TASK REQUIREMENTS: Take the material below and output exactly the run of lines from the one containing "pairs in pixels." down to the one containing "preparation = thin blood smear", with both included.

RECORDS TO PROCESS:

==========

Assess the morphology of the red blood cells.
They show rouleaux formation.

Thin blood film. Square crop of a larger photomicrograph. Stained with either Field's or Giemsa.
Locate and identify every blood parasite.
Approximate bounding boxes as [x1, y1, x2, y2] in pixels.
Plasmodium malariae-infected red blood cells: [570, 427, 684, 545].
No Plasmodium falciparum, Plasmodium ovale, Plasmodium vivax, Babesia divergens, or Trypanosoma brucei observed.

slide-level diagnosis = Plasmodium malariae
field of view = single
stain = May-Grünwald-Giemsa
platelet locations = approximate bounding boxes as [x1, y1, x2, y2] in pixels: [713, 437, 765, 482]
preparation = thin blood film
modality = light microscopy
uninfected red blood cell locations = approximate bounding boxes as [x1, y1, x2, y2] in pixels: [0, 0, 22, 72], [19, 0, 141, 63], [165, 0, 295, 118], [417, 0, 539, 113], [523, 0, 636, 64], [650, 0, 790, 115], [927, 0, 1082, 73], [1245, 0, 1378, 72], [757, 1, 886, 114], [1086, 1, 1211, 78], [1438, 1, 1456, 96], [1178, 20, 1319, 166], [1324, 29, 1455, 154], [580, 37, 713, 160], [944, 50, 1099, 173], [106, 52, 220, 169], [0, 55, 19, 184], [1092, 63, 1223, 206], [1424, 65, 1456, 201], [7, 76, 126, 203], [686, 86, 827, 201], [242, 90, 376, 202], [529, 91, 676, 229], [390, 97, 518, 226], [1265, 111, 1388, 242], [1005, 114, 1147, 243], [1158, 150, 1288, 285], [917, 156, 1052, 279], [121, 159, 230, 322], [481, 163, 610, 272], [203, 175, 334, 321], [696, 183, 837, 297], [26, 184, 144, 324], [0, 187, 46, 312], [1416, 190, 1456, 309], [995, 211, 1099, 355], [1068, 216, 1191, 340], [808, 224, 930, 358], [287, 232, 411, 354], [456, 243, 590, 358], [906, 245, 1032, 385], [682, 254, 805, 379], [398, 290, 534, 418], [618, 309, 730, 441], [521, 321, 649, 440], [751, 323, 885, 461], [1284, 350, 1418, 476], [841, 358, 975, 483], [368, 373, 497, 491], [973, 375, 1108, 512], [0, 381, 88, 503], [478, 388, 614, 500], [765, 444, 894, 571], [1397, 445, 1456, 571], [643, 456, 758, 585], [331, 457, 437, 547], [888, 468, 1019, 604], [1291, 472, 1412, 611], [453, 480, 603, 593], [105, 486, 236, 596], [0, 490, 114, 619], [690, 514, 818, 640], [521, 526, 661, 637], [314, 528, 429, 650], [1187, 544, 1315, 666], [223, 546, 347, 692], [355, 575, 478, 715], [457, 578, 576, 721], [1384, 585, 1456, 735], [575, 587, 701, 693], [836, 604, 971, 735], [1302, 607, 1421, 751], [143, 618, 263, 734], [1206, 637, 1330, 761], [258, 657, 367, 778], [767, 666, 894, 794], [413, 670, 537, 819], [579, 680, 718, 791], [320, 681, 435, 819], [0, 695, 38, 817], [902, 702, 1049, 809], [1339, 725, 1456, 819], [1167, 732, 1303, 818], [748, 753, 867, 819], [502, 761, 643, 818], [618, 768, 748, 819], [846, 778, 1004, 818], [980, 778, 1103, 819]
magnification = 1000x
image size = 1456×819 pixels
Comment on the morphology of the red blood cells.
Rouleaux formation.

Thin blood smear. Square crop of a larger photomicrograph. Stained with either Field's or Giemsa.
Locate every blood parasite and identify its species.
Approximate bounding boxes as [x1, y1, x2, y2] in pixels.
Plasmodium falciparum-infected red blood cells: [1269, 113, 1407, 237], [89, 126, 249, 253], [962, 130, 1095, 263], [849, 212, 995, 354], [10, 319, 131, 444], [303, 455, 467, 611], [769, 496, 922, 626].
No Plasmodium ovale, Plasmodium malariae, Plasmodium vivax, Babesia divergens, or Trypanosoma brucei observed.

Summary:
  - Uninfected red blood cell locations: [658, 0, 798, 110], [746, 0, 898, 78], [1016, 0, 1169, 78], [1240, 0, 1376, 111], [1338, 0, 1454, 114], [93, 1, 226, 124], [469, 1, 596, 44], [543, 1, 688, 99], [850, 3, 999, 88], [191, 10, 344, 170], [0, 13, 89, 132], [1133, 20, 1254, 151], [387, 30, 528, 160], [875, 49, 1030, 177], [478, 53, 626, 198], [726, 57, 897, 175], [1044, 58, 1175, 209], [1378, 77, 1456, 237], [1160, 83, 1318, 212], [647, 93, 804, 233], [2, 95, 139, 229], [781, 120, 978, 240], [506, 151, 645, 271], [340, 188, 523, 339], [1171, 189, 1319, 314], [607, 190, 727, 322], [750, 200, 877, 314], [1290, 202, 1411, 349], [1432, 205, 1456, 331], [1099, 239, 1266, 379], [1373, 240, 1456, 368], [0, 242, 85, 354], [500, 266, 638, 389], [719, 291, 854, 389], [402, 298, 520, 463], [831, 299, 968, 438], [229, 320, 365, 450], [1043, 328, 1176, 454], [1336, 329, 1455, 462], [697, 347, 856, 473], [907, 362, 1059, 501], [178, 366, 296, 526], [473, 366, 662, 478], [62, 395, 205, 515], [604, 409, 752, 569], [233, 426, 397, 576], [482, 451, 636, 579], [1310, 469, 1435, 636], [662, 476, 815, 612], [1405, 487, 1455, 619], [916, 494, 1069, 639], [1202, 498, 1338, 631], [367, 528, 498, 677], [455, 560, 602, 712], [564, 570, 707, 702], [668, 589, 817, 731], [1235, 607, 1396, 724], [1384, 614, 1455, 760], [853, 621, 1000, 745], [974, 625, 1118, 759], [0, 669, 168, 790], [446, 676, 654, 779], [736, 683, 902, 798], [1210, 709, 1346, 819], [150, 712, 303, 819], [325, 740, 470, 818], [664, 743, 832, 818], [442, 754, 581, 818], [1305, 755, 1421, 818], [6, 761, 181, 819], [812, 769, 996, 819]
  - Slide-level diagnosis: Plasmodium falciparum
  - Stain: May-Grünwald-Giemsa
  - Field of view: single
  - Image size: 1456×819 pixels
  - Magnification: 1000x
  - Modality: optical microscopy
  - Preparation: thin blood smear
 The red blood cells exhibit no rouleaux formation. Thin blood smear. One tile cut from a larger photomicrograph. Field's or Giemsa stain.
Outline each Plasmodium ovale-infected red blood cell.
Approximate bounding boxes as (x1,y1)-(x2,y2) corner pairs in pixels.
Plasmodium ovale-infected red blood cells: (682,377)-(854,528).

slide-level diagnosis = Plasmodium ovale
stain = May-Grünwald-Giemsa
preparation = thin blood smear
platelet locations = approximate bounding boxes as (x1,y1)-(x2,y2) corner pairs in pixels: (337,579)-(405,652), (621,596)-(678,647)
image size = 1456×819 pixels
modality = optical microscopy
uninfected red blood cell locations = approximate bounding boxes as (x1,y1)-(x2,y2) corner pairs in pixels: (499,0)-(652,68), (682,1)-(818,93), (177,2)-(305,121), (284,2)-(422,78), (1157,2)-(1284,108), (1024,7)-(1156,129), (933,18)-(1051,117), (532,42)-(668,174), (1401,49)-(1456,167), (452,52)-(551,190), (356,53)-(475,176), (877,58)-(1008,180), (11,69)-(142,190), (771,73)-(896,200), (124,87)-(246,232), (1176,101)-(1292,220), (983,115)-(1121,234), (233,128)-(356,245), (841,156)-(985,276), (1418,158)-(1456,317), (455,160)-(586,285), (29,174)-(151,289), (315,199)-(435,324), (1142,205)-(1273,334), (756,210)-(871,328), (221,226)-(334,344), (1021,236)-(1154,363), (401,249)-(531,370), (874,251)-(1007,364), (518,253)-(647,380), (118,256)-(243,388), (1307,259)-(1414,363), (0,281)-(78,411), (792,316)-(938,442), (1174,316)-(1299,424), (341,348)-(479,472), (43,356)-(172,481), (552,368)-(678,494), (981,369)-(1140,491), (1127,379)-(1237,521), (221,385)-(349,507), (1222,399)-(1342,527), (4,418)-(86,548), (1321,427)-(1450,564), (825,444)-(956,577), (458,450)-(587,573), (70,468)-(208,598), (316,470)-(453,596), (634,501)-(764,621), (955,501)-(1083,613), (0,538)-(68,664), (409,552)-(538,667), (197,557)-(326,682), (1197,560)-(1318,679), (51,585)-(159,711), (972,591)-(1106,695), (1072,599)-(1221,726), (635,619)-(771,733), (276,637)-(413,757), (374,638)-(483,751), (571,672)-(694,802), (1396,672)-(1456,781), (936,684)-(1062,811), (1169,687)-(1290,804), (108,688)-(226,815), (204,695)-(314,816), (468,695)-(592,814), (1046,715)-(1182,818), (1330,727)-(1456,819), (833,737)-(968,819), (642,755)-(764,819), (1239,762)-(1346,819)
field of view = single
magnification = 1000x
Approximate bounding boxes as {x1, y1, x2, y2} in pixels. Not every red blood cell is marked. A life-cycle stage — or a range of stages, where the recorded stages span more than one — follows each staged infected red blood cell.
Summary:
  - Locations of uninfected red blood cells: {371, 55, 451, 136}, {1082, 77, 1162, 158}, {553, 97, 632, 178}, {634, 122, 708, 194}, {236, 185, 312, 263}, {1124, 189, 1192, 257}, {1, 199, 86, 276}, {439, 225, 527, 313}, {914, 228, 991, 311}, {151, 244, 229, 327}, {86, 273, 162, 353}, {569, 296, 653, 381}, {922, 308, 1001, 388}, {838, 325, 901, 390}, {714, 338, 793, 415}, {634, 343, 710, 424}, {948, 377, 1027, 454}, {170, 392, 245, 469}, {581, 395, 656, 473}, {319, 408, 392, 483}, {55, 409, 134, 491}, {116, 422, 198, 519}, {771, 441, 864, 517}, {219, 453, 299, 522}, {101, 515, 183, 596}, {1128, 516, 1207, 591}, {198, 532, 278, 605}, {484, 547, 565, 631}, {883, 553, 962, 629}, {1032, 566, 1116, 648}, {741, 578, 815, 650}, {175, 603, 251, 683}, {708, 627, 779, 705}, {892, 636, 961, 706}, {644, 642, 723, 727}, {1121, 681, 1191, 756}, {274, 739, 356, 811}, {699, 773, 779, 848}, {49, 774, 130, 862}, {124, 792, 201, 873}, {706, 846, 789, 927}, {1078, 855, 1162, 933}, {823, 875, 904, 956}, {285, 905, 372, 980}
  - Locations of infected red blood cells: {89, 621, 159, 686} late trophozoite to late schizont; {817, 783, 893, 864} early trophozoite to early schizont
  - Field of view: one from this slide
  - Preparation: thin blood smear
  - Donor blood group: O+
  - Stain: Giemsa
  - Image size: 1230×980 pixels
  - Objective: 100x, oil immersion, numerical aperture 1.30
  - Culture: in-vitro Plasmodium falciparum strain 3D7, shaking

==========

ANSWER SPACE:
Approximate bounding boxes as (x1,y1)-(x2,y2) corner pairs in pixels.
Plasmodium ovale-infected red blood cells: (682,377)-(854,528).

slide-level diagnosis = Plasmodium ovale
stain = May-Grünwald-Giemsa
preparation = thin blood smear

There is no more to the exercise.